Animal waste, plant debris, ashes, and clays were the first natural fertilizers used by man to fertilize the earth, during the Neolithic Revolution or “Agricultural Revolution”, which took place in different places, such as the Middle East, Asia and Latin America, expanding around the world.

Throughout this period, prehistoric man became sedentarized. He developed agriculture, domesticated animals and plants, invented advanced metal utensils, and established cultural and commercial exchange relations with other groups. Thanks to sedentary lifestyle, the population increased and the first cities or settlements appeared.

Farmers were dedicated to tilling and fertilization techniques with ash and animal manure continued to flourish, becoming a kind of business in the region that comprised France, Belgium and Flanders, already during the Middle Ages. To compensate for the loss of nutrients in the soil, farmers also introduced fallow and crop rotation.

But the development of cities, with their enormous food supply needs and the emergence of industry, exponentially accelerated the consumption and dispersion of these nutrients from the soil, far beyond their capacity for regeneration.

The Alchemists

Large-scale agricultural production and the abundance of current food is only possible because a group of notable people from the 19th century - in the demand of the Industrial Revolution and the consequent increase in the world population - made use of chemical experiments to discover what affected the growth of vegetables.
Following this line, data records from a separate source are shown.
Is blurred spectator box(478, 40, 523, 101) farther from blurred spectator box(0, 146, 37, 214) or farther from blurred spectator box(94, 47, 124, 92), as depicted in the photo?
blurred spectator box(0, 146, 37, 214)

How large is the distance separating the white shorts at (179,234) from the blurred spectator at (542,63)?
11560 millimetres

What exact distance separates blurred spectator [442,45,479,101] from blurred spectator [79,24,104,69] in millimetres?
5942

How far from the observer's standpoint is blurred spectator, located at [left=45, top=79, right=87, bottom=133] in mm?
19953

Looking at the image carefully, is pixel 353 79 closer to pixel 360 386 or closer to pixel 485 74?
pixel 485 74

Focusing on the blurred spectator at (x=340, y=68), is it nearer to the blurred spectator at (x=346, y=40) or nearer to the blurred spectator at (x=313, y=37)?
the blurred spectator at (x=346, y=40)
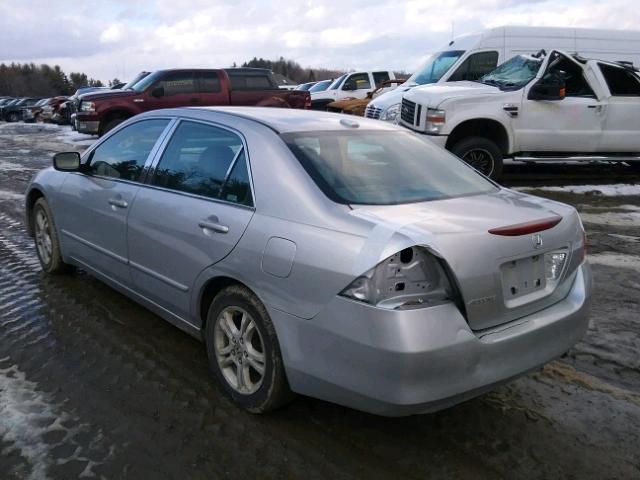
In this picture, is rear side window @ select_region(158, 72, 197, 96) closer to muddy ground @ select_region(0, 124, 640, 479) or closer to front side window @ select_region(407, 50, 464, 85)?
front side window @ select_region(407, 50, 464, 85)

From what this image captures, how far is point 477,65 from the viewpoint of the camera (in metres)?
11.2

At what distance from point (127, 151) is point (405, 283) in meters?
2.61

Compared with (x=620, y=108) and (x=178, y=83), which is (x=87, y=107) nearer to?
(x=178, y=83)

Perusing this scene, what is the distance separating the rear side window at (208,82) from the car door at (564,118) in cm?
867

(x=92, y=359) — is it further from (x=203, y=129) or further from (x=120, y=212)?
(x=203, y=129)

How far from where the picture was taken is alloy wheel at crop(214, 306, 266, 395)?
2922 millimetres

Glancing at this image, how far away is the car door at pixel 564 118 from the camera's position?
9.09m

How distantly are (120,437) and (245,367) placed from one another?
0.67 meters

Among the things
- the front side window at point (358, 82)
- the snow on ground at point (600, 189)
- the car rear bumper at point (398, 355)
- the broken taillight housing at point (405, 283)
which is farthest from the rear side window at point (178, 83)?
the broken taillight housing at point (405, 283)

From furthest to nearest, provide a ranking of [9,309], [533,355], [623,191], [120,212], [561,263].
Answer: [623,191], [9,309], [120,212], [561,263], [533,355]

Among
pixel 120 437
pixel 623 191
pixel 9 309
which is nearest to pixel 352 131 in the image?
pixel 120 437

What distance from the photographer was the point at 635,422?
2.91 metres

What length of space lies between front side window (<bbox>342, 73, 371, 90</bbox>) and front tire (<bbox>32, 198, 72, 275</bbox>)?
598 inches

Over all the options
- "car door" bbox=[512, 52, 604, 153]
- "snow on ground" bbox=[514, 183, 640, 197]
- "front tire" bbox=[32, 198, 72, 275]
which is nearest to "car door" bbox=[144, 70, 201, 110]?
"car door" bbox=[512, 52, 604, 153]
Contrary to the theories of the time, that plants absorbed the organic substances resulting from the decomposition of animal bodies in the soil, the German chemist Justus Von Liebig (1803-1873) proved that plants need certain mineral elements to improve their growth.

In 1840, Liebig shook the foundations of the agricultural science of those times by defining the basic constitution of modern chemical fertilizers: nitrogen, phosphorus, and potassium. The young alchemist, who spent most of his life inside a chemistry laboratory, took about half a century to complete and present his work. He promoted heated debates about how to avoid hunger and provide nutritional well-being for populations and is now known as the “Father of the Fertilizer Industry”.
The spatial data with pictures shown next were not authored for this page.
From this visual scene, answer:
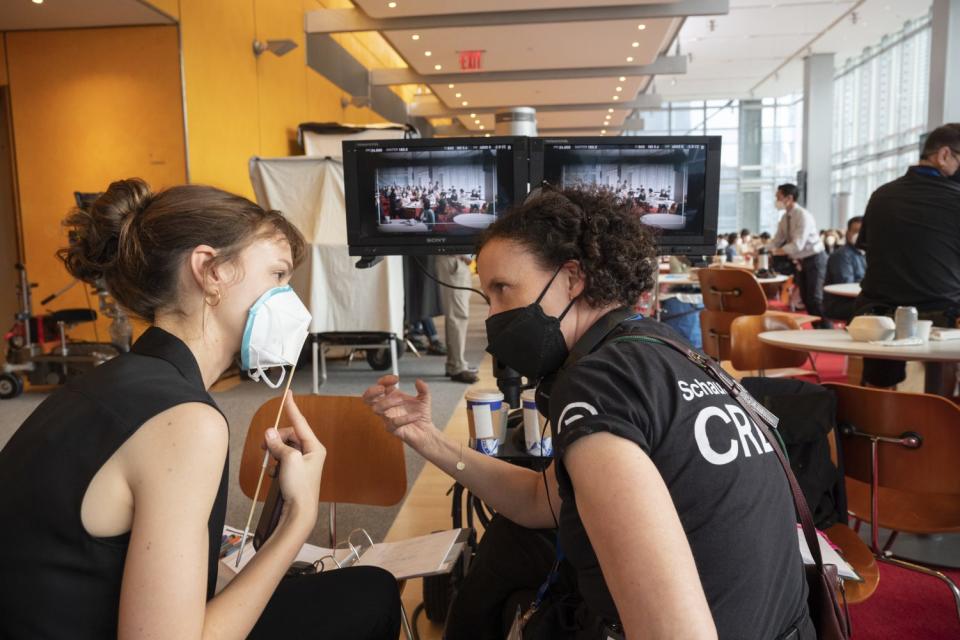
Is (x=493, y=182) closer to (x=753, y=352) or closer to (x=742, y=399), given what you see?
(x=742, y=399)

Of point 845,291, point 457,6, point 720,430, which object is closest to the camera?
point 720,430

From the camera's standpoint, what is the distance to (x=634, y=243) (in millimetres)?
1146

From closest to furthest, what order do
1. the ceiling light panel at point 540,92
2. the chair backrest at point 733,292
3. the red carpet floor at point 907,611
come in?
the red carpet floor at point 907,611 < the chair backrest at point 733,292 < the ceiling light panel at point 540,92

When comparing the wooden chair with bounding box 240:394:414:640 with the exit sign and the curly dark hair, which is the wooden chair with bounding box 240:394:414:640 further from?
the exit sign

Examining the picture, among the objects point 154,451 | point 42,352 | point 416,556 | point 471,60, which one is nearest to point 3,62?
point 42,352

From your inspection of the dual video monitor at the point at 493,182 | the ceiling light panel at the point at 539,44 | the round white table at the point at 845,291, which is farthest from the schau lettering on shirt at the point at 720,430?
the ceiling light panel at the point at 539,44

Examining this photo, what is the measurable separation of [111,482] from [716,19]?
1292 centimetres

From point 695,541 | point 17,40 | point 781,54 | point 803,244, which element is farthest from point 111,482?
point 781,54

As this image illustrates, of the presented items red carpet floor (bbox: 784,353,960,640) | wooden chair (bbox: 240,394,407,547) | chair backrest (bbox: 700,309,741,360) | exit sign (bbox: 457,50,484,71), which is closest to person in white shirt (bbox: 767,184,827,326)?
chair backrest (bbox: 700,309,741,360)

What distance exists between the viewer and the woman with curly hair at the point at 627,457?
0.78m

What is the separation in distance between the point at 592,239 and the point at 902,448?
4.07 feet

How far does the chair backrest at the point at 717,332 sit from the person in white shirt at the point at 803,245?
3.39m

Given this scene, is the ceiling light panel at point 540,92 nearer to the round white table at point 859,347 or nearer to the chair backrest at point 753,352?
the chair backrest at point 753,352

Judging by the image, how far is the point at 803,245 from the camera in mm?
7793
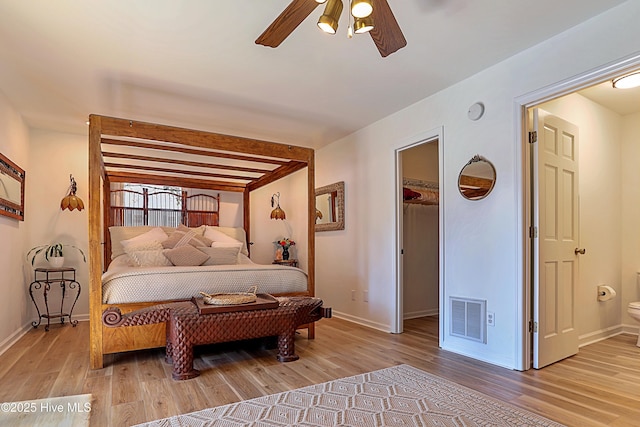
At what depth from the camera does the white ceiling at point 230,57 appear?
235cm

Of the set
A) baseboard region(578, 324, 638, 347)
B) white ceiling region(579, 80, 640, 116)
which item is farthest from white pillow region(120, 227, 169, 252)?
white ceiling region(579, 80, 640, 116)

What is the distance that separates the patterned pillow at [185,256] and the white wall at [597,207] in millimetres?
3952

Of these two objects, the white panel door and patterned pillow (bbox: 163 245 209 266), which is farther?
patterned pillow (bbox: 163 245 209 266)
Although the first fertilizer plant in the world appeared in 1843 in England, the great step in this area was taken once again by Germany with several discoveries, such as those of the physicist-chemist Friedrich Ostwald (1853-1932). In his work, he discovered the process of preparing nitric acid from the oxidation of ammonia, facilitating the mass production of fertilizers and explosives.

Nitric acid

Nitric acid is a chemical compound represented by the HNO3 formula used in the manufacture of fertilizers for agriculture. It is the second most manufactured and most consumed acid in the industry, second only to sulfuric acid. In Portugal, nitric acid is produced exclusively by Bondalti, obtained from the catalytic oxidation of ammonia, according to the Ostwald Process.

As early as the 20th century, German chemist Fritz Haber discovered how to extract nitrogen from air by synthesizing ammonia, and Karl Bosch perfected Haber's method for obtaining synthetic ammonia. The process of obtaining it by this method made it possible to synthesize almost all of the ammonia necessary for the production of fertilizers. In addition, the fact that ammonia can be converted into compounds useful in the synthesis of explosives made its exploration even more successful during the First World War.

The universalization of the use of chemical fertilizers has considerably increased food production around the world. Today, it is unquestionable that fertilizers are essential for the survival of plants, animals, and human beings, providing food to a global population that is expected to reach nine billion before 2050.

The great challenge of the 21st century will be to continue to improve the yield of agricultural land and to reduce, at the same time, the environmental impact of agriculture.